Herzschlag Freiburg
Händler nehmen Belebung der City selbst in die Hand
Freiburg. Ihre Herzen schlagen für Freiburg: Gemeinsam engagieren neun traditionelle Einzelhandelsgeschäfte sich dafür, ihre Stadt als attraktiven Einkaufsstandort zu erhalten. Bettenfachhändlerin Henrike Beck hat das Projekt maßgeblich angeschoben.Eine idyllische Altstadt, mildes Klima, hohe Lebensqualität - Freiburg ist ein echter Sehnsuchtsort. Auch als Shoppingziel hat die 230.000 Einwohner-Stadt viel zu bieten. Und doch: Auch an der Breisgau-Metropole geht die Krisenstimmung, die sich seit Jahren in vielen europäischen Innenstädten ausbreitet, nicht spurlos vorüber. "Sinkende Frequenzen, die Veränderung des Einkaufsverhaltens und die zunehmend schwierige Frage der Erreichbarkeit haben uns gezeigt, dass es an der Zeit ist zu handeln - und zwar gemeinsam", erinnert sich Henrike Beck, die in vierter Generation das Familienunternehmen Stiegeler Schlafkomfort führt. "Was wir brauchen, ist eine vitale Innenstadt und die schaffen wir nicht als Einzelne, sondern nur zusammen."
Vor diesem Hintergrund gründete die Freiburgerin vor knapp zweieinhalb Jahren mit acht anderen alteingesessenen Handelsunternehmen der Stadt, darunter ein Modehaus, ein Geschäft für hochwertige Haushaltswaren und Wohnaccessoires, ein Schuhaus und eine Parfümerie, die Initiative "Herzschlag Freiburg". "Einerseits wollen wir - vor allem der Politik gegenüber - das Bewusstsein für die negative Entwicklung in der Innenstadt schärfen", beschreibt Henrike Beck.
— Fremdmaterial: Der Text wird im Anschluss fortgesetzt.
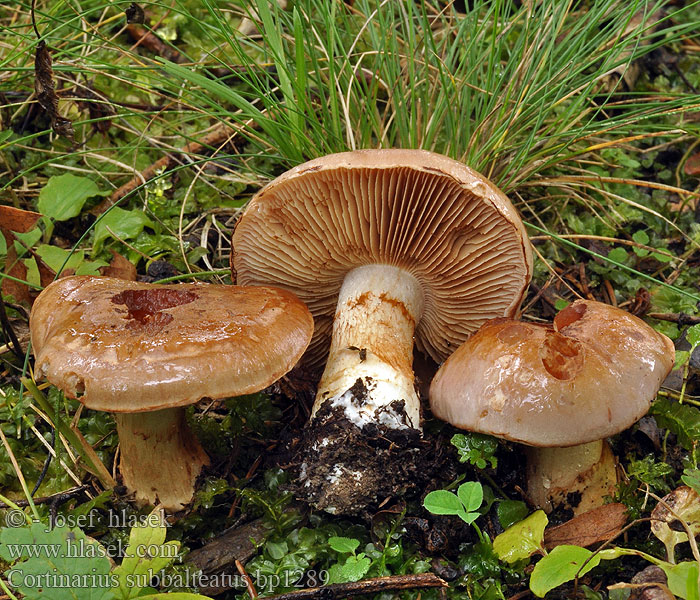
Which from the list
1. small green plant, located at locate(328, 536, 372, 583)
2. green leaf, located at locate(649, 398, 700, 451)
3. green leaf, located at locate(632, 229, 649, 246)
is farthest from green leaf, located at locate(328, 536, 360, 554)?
green leaf, located at locate(632, 229, 649, 246)

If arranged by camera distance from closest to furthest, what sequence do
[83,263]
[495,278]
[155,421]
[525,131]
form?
[155,421] < [495,278] < [83,263] < [525,131]

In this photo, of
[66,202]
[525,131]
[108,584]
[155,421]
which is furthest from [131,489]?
[525,131]

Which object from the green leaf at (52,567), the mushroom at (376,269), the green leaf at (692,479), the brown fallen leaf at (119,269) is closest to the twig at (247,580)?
the mushroom at (376,269)

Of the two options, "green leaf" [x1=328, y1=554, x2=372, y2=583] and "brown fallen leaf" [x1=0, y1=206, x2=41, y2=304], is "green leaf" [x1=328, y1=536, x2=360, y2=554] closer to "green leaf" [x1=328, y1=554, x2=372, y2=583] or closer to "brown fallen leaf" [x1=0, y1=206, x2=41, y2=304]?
"green leaf" [x1=328, y1=554, x2=372, y2=583]

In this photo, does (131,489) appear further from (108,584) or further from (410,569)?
(410,569)

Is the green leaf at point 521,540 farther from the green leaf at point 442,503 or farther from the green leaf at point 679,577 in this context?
the green leaf at point 679,577
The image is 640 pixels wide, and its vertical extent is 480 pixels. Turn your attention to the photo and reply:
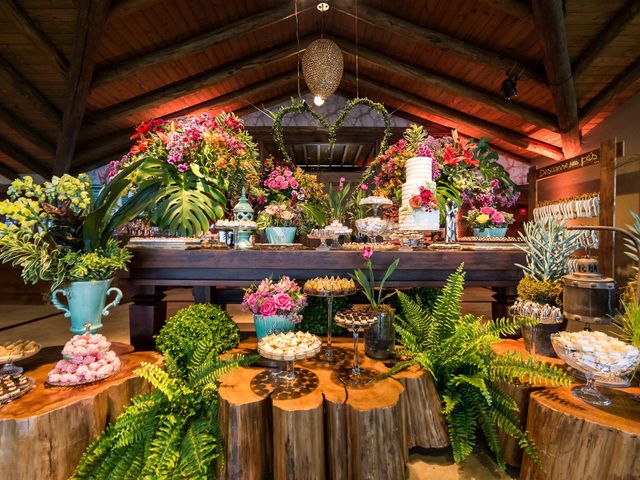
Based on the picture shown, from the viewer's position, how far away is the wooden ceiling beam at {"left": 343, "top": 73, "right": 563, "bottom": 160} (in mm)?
6387

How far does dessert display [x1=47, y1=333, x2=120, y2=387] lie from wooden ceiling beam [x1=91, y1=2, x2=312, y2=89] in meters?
4.51

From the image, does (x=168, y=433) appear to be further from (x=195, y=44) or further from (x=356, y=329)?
(x=195, y=44)

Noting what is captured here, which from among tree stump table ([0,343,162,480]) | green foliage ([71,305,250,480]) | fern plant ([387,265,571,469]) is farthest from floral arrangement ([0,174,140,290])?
fern plant ([387,265,571,469])

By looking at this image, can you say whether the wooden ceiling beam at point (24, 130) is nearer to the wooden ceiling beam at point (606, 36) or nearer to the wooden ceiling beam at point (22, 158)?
the wooden ceiling beam at point (22, 158)

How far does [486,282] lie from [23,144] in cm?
812

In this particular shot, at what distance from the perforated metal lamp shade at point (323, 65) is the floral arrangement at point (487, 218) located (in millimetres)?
2347

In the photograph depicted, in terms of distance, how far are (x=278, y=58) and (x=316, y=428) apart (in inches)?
240

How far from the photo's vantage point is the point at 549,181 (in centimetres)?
532

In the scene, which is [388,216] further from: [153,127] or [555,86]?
[555,86]

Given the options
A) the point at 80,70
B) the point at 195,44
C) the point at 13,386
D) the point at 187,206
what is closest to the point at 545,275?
the point at 187,206

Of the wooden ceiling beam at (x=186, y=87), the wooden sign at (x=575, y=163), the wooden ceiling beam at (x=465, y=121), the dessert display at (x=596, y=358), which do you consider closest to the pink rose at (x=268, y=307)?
the dessert display at (x=596, y=358)

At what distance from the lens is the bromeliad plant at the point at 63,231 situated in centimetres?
153

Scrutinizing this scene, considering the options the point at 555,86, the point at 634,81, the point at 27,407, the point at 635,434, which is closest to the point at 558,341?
the point at 635,434

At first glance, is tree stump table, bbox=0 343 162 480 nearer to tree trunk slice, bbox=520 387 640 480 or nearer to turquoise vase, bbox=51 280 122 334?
turquoise vase, bbox=51 280 122 334
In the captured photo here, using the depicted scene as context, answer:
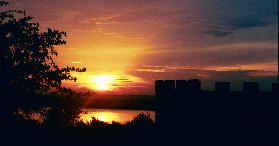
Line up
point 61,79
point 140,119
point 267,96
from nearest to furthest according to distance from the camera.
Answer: point 267,96 < point 61,79 < point 140,119

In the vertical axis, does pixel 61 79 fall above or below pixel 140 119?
above

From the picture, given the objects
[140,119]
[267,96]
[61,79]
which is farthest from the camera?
[140,119]

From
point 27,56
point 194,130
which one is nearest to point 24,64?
point 27,56

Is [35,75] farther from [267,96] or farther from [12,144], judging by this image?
[267,96]

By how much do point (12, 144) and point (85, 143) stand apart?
2.48 meters

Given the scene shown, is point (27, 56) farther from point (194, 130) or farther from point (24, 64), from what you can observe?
point (194, 130)

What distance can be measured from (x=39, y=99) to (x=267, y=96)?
7.60 metres

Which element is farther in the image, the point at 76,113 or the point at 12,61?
the point at 76,113

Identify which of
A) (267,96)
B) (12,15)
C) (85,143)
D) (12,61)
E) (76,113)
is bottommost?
(85,143)

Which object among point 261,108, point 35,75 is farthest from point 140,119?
point 261,108

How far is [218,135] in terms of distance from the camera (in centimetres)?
1012

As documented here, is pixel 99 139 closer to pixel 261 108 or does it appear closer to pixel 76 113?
pixel 76 113

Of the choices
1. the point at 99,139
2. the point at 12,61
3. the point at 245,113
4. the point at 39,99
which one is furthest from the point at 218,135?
the point at 12,61

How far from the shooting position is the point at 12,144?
11.2m
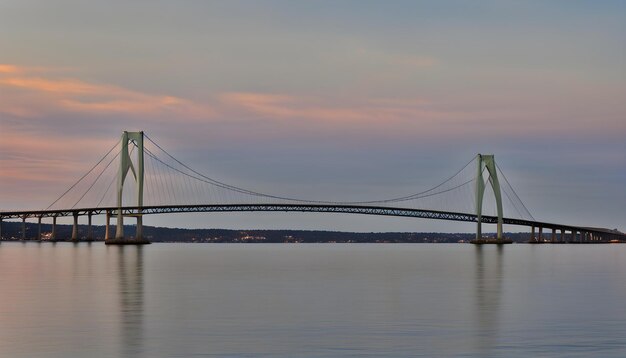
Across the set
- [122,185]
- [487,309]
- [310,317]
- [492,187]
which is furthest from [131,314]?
[492,187]

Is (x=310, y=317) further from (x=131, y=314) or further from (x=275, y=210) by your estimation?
(x=275, y=210)

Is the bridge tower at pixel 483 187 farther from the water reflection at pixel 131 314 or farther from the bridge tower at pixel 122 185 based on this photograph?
the water reflection at pixel 131 314

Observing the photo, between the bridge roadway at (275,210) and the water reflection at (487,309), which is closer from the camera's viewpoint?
the water reflection at (487,309)

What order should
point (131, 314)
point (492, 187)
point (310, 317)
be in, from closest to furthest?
point (310, 317)
point (131, 314)
point (492, 187)

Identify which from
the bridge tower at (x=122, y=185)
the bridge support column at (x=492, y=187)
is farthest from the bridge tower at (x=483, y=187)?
the bridge tower at (x=122, y=185)

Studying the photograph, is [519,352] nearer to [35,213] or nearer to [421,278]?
[421,278]

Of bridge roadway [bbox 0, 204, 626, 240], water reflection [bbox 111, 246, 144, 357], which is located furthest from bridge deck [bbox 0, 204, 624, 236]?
water reflection [bbox 111, 246, 144, 357]

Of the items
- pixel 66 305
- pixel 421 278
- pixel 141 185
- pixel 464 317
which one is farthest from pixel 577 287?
pixel 141 185

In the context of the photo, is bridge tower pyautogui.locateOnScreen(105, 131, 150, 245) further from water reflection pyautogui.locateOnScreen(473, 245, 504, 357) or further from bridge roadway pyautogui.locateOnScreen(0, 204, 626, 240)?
water reflection pyautogui.locateOnScreen(473, 245, 504, 357)

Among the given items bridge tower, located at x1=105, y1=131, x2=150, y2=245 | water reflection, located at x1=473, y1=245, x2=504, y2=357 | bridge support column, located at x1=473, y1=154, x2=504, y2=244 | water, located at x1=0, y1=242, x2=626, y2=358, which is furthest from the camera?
bridge support column, located at x1=473, y1=154, x2=504, y2=244

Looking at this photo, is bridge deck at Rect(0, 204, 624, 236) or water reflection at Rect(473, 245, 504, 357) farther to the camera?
bridge deck at Rect(0, 204, 624, 236)

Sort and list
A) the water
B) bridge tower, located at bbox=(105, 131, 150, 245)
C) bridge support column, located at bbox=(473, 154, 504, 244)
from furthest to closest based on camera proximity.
A: bridge support column, located at bbox=(473, 154, 504, 244) → bridge tower, located at bbox=(105, 131, 150, 245) → the water
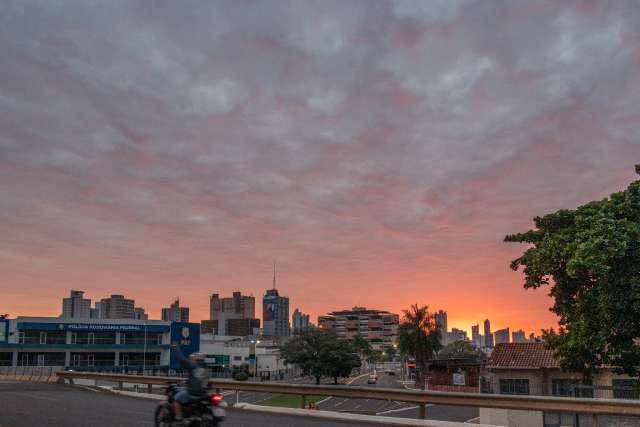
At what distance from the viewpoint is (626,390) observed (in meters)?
25.6

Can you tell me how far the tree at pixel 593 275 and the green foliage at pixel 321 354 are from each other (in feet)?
207

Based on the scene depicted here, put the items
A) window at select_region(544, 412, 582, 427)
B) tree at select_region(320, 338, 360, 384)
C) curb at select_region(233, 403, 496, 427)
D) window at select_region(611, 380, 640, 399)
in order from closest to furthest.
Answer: curb at select_region(233, 403, 496, 427)
window at select_region(611, 380, 640, 399)
window at select_region(544, 412, 582, 427)
tree at select_region(320, 338, 360, 384)

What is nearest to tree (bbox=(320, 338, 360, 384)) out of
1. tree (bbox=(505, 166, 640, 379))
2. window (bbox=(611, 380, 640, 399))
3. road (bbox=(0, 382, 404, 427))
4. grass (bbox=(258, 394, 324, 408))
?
grass (bbox=(258, 394, 324, 408))

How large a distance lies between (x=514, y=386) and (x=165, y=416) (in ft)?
140

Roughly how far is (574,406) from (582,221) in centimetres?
1456

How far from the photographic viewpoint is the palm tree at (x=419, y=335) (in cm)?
10362

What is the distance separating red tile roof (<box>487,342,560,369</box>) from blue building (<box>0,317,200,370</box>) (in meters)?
66.4

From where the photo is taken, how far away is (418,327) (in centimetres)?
10506

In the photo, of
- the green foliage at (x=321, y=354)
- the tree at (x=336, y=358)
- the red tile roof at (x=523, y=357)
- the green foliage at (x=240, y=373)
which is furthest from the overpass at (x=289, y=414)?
the green foliage at (x=240, y=373)

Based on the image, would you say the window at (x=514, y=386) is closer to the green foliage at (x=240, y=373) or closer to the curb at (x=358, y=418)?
the curb at (x=358, y=418)

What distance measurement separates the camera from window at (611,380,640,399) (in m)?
22.6

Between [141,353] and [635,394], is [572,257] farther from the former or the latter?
[141,353]

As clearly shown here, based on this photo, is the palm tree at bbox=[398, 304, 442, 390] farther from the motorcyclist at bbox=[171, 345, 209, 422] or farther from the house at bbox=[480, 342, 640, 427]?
the motorcyclist at bbox=[171, 345, 209, 422]

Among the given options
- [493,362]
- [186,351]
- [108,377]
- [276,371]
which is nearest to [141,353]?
[186,351]
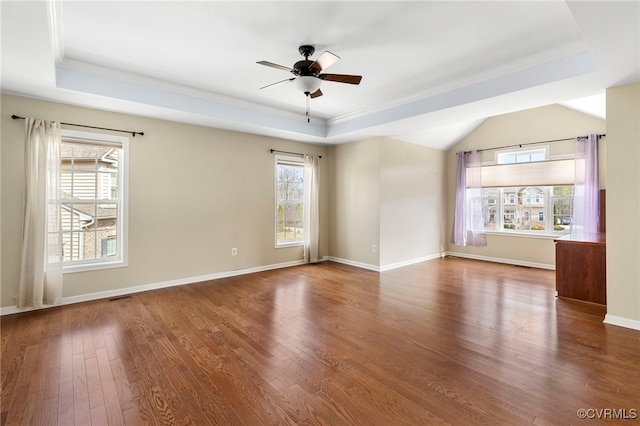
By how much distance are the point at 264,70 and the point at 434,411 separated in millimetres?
3592

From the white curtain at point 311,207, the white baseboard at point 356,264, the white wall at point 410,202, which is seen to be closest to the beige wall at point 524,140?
the white wall at point 410,202

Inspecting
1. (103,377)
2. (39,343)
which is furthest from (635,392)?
(39,343)

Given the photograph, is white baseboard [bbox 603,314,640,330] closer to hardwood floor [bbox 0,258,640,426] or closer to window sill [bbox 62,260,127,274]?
hardwood floor [bbox 0,258,640,426]

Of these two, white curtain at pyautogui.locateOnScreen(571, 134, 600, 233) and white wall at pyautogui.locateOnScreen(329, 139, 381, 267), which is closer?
white curtain at pyautogui.locateOnScreen(571, 134, 600, 233)

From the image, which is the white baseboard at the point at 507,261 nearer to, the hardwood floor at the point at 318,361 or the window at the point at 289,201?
the hardwood floor at the point at 318,361

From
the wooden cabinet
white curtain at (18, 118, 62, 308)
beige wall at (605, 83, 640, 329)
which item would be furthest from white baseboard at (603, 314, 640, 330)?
white curtain at (18, 118, 62, 308)

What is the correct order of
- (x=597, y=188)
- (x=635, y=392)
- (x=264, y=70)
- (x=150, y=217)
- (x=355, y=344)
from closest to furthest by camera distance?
(x=635, y=392)
(x=355, y=344)
(x=264, y=70)
(x=150, y=217)
(x=597, y=188)

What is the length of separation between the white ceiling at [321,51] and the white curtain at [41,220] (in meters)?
0.52

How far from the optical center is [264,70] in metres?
3.50

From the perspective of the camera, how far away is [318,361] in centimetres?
240

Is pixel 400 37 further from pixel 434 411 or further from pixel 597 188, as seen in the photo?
pixel 597 188

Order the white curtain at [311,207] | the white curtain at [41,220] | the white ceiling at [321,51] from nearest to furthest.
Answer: the white ceiling at [321,51]
the white curtain at [41,220]
the white curtain at [311,207]

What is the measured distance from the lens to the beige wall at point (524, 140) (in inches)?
209

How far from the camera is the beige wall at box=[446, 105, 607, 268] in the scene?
17.4ft
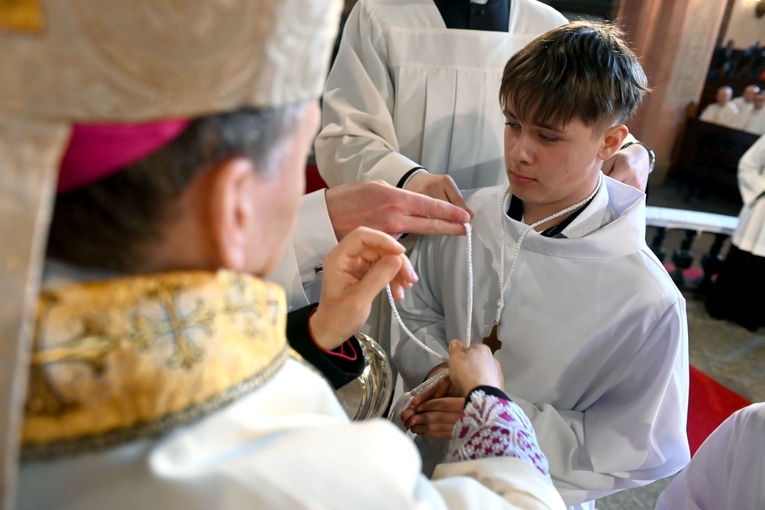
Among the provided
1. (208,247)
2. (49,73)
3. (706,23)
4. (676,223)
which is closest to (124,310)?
(208,247)

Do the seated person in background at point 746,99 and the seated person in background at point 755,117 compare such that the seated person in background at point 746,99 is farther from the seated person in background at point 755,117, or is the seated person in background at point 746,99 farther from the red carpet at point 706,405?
the red carpet at point 706,405

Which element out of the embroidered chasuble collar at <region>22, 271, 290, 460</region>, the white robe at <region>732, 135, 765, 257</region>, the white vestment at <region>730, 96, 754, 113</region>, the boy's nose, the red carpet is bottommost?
the red carpet

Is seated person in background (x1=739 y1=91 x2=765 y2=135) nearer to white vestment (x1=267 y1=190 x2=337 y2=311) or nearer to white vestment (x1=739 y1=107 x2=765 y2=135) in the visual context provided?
white vestment (x1=739 y1=107 x2=765 y2=135)

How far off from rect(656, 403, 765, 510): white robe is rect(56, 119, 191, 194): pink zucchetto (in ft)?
5.22

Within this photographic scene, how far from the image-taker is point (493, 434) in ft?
3.17

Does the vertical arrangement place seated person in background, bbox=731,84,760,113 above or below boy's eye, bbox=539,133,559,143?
below

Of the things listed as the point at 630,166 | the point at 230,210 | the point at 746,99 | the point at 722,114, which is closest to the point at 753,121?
the point at 746,99

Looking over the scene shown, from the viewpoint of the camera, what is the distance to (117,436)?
0.53 metres

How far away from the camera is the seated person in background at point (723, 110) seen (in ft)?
17.6

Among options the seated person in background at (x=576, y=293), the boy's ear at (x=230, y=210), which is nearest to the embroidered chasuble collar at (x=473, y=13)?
the seated person in background at (x=576, y=293)

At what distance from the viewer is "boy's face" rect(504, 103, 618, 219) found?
1559mm

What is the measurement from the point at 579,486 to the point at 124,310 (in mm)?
1344

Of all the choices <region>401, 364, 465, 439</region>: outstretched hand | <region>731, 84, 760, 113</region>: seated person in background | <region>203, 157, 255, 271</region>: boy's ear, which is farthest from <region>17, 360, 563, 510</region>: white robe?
<region>731, 84, 760, 113</region>: seated person in background

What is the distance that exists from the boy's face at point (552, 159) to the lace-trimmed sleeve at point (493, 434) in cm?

Andererseits will die Initiative mit gezielten Aktionen, sozialen und kulturellen Projekten eine Revitalisierung der City bewirken.
"Unser Ziel ist es, die Aufenthaltsqualität in der Innenstadt zu verbessern und uns für eine gute Erreichbarkeit einzusetzen, um langfristig die Frequenz und die Umsätze zu steigern", fasst die Händlerin zusammen. Dabei gehe es um mehr als reines Stadtmarketing. "Für die Lokalpolitik und die Tourismusförderung ist Herzschlag Freiburg mittlerweile ein ernst zu nehmender Sparringspartner."
Zwar gelinge es nicht, alle Wünsche umzusetzen. Eine Erhöhung der Parkgebühren, die für einen Frequenzrückgang potentieller Kunden aus dem Umland sorge, habe man beispielsweise nicht verhindern können. Der Initiative gelinge es jedoch, alle Innenstadtakteure - vom Handel über die Politik bis hin zu den Immobilienbesitzern und dem Bürgerverein - an einen Tisch zu bekommen. "Die Veränderungen betreffen uns alle, deshalb sollten wir sie auch gemeinsam angehen", erklärt Henrike Beck. Zu der Runde zählt die Fachhändlerin natürlich auch die etablierte Werbegemeinschaft "ZFriburg in der Stadt". "Wir sehen und nicht als Konkurrenten, sondern als Ergänzung." Schließlich zähle unterm Strich für alle dasselbe: Die Freiburger Innenstadt als Kommunikations- und Handelszentrum lebendig zu halten.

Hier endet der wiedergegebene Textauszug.